The bulk of the damage from the 2015 storm occurred in two buildings on the castle grounds: the hacienda/guest house, particularly the basement, which was flooded with 2 feet of mud; and the historic garage (now used as a visitors center), parts of which were flooded with 4 feet of mud and debris.

The storm also destroyed 5 miles of the road to Scotty’s Castle, caused water damage campus-wide, and wiped out the HVAC, water and electricity systems, including in the main building, Wines said.

“That building is a little higher, so the flash flood didn’t go through it. But the roof leaked, and the flash flood took out the power to the whole site,” she said.

Scotty's Castle Restoration

Officials gather near the main house at Scotty's Castle in Death Valley National Park Thursday, May 2, 2019. Scotty's Castle has been closed since a massive flood on October 18, 2015 caused extensive damage to utilities, buildings, and the road way. The attraction is expected to reopen in 2020. Launch slideshow »

Part of Scotty’s Castle’s charm, as well as its historical and architectural significance, is that every interior and exterior feature of the buildings, down to the door handles, floor tiles, lighting structures and curtain rods, was designed with immense attention to detail. Conceived by Johnson, as well as architect Martin de Dubovay and designer Charles Alexander MacNeilledge, the Mission Revival-inspired properties have held up remarkably well considering their age, and even the 2015 storm wasn’t enough to compromise most of its historic elements.

“This is all redwood,” Goode said during a recent tour of the property, gesturing to the thick, ornately carved doors. “It’s been tooled and burned with a torch, so it’s really unique.”

Prior to its closure, Scotty’s was also full of unusual treasures leftover from its primary inhabitant, including Scott’s gun collection and pipe organ. Those items are now being stored elsewhere in a climate-controlled environment until work is complete.

“There’s a lot of really just priceless stuff and there’s only one [each] of them,” Goode said. “So [NPS staff] were real concerned about that, and they felt that the best thing to do was to move the stuff off-site.”

In addition to repairing the buildings and the road to Scotty’s Castle, the NPS is taking steps to prevent future floods from further damaging the structures. The plan is to construct a series of berms surrounding the grounds so that water and debris flowing from the canyons during rain events don’t hit the buildings, explained Goode.

“The berm is designed so the water comes out of [the] canyon and basically gets funneled down the road,” Goode said.

This step is crucial, considering that the desert climate is prone to erosion and flooding and the grounds lack drains and a sewer system.

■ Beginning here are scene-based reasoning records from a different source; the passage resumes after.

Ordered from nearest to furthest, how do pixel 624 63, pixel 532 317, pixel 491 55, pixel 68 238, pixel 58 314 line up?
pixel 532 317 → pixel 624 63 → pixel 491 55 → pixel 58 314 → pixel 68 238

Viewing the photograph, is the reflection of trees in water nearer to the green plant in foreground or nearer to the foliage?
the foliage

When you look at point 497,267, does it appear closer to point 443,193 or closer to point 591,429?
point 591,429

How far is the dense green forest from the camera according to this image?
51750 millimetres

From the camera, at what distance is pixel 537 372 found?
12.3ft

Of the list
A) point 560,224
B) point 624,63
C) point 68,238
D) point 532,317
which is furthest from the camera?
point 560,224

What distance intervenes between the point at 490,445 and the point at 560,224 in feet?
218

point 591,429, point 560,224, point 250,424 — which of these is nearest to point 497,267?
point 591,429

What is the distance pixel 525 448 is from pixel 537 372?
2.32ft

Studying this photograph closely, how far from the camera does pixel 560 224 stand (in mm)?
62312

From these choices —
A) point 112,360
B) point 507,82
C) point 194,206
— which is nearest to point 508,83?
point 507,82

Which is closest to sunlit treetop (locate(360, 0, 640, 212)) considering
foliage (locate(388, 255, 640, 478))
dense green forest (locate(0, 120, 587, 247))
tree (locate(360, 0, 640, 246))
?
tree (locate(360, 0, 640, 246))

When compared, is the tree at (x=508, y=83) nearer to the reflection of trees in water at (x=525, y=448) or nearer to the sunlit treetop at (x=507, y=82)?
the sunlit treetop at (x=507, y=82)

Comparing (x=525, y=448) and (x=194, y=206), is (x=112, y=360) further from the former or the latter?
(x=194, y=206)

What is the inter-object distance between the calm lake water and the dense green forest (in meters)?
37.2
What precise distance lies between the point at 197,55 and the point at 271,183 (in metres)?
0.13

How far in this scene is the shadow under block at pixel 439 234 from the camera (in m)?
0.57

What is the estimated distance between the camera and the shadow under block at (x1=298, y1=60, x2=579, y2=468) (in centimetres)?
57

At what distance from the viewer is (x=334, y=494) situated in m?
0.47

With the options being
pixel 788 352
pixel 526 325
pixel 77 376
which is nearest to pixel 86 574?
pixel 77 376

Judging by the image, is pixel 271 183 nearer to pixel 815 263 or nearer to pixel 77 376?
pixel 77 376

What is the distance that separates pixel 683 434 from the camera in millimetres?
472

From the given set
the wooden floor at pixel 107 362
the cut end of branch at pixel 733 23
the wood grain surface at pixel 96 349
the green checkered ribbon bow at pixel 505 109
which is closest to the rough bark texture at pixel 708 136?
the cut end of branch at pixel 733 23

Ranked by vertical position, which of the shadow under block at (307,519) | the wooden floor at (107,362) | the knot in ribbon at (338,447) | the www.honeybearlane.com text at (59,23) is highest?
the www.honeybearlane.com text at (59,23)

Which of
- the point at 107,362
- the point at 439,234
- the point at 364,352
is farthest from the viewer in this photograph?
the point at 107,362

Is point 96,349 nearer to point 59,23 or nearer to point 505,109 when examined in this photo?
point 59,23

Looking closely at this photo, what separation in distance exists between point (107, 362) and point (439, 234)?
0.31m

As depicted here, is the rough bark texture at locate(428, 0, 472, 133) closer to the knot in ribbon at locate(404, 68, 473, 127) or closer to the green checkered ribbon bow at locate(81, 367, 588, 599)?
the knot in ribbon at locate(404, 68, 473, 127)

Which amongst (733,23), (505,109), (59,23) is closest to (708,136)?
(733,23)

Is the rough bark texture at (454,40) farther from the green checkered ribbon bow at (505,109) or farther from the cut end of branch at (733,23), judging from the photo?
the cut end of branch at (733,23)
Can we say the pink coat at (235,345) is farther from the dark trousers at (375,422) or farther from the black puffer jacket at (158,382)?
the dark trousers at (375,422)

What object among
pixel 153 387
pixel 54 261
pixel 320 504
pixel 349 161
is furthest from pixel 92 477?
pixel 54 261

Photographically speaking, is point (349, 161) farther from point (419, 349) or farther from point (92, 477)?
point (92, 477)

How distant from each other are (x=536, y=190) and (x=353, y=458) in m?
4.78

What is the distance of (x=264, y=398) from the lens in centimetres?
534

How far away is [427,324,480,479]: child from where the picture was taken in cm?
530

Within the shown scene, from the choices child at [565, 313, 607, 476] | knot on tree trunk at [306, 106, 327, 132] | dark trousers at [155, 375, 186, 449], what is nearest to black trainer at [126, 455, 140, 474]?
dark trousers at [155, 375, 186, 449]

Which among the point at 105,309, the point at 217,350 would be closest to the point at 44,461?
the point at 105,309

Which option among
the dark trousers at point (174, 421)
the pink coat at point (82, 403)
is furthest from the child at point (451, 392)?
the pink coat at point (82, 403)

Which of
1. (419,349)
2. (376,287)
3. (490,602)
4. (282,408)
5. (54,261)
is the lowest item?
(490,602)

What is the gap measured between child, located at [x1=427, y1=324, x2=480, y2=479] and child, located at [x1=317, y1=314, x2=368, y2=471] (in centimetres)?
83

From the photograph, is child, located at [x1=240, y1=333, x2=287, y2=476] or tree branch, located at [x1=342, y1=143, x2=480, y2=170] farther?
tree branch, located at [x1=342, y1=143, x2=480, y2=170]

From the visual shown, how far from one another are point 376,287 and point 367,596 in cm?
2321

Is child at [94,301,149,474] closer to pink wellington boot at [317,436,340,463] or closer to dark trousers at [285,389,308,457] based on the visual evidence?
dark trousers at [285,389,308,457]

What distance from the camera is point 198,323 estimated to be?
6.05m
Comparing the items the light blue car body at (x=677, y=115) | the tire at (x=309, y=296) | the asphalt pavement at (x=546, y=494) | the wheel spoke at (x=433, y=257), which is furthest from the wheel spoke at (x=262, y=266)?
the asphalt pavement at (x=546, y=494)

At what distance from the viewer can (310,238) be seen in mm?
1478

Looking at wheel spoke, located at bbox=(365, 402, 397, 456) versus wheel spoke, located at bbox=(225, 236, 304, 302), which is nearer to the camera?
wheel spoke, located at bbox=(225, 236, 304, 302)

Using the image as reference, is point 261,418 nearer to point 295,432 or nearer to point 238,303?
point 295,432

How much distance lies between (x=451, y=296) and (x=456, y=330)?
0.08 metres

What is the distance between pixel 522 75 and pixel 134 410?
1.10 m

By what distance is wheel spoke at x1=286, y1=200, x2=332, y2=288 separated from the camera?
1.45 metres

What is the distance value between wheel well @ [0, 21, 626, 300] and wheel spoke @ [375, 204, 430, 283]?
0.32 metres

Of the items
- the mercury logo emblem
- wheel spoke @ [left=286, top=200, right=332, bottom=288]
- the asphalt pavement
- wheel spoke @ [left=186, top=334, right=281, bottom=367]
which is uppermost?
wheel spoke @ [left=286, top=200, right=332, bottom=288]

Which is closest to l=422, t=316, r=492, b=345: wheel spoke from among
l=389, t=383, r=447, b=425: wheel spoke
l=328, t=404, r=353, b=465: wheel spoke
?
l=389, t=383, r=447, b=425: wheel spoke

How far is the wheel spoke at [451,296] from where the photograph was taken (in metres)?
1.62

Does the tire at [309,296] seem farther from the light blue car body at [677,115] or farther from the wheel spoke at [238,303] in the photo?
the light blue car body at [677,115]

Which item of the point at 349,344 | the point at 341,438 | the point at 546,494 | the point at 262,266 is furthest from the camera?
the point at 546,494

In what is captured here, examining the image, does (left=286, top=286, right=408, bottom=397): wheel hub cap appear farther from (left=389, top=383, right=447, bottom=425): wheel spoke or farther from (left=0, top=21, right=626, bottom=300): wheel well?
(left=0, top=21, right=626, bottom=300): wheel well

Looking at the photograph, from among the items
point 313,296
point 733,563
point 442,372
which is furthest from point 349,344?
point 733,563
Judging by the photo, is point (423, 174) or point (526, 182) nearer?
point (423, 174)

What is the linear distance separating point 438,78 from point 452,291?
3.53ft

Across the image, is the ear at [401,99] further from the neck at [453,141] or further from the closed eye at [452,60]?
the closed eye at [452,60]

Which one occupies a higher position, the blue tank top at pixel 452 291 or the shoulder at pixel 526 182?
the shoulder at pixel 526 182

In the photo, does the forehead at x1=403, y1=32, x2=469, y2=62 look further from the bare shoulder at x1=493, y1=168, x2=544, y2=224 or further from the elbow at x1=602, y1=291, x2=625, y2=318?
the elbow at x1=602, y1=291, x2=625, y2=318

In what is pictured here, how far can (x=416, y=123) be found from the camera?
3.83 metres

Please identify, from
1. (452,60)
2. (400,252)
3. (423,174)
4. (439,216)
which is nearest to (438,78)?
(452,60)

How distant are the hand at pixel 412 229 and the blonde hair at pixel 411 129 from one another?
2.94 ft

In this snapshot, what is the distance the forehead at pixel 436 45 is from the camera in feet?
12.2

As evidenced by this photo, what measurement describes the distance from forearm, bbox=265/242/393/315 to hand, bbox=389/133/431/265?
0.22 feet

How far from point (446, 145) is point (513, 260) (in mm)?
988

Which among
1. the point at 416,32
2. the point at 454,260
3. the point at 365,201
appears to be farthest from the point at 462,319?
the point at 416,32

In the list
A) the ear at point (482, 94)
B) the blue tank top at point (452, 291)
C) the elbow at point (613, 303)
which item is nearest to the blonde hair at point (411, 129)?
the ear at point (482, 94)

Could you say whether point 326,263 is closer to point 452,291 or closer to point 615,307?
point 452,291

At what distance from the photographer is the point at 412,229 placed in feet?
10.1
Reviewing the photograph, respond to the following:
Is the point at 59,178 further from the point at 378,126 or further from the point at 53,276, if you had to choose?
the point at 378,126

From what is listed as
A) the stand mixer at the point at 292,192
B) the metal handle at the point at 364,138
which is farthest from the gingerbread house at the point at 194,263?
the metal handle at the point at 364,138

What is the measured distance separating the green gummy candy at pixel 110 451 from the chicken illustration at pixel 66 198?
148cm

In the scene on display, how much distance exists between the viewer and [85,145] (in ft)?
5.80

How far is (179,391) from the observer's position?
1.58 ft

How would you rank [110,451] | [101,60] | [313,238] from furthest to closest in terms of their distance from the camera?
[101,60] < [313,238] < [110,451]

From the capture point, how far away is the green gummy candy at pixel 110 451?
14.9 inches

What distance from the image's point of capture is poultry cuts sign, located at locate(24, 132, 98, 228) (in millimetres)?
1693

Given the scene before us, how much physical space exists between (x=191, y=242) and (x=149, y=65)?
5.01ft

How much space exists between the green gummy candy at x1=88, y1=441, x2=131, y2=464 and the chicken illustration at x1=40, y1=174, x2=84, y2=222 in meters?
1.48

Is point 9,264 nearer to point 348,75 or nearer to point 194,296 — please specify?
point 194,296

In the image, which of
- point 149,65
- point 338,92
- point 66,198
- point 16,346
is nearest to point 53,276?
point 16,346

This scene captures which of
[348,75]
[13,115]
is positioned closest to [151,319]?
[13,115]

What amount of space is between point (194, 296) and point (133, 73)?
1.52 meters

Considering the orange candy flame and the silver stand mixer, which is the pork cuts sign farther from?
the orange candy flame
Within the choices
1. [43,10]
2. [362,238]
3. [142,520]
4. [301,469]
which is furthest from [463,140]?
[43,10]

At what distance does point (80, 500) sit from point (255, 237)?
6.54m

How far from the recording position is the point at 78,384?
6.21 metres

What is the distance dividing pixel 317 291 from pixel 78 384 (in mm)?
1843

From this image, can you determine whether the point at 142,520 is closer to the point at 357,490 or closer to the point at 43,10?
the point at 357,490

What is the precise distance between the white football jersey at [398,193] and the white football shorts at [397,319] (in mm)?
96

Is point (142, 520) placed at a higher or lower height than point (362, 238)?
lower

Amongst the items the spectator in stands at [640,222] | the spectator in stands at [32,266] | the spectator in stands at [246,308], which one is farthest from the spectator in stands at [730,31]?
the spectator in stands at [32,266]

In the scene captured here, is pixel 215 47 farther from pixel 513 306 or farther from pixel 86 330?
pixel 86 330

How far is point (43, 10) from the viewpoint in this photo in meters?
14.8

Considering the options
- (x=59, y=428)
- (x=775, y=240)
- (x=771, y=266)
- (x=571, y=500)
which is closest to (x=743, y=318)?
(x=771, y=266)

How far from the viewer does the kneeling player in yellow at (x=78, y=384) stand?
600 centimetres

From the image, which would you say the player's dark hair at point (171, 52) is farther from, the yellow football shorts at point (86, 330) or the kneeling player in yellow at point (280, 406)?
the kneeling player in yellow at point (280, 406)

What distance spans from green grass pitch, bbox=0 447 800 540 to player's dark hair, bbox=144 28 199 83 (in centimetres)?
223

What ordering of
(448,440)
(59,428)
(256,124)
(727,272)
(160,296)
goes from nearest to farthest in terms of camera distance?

And although flooding has historically shaped the landscape of the region, NPS staff anticipates that severe flood events will occur more frequently because of climate change.

Goode and Wines hope to ensure that upgrades and changes to the property, which will be conducted by outside contractors, are done in ways that maintain significant features. At the same time, park staff recognizes the need to strike a balance between keeping the buildings as they were originally and making necessary changes to ensure the 90-year-old structures will last even longer, Wines said.

“In a perfect world, we wouldn’t want [visitors] to see flood control because it has to be historically significant,” Wines said. “But … this is not the largest flood that will happen in the future. There will be bigger ones. So if we don’t protect the site from flood damage, then we’re going to lose it entirely.”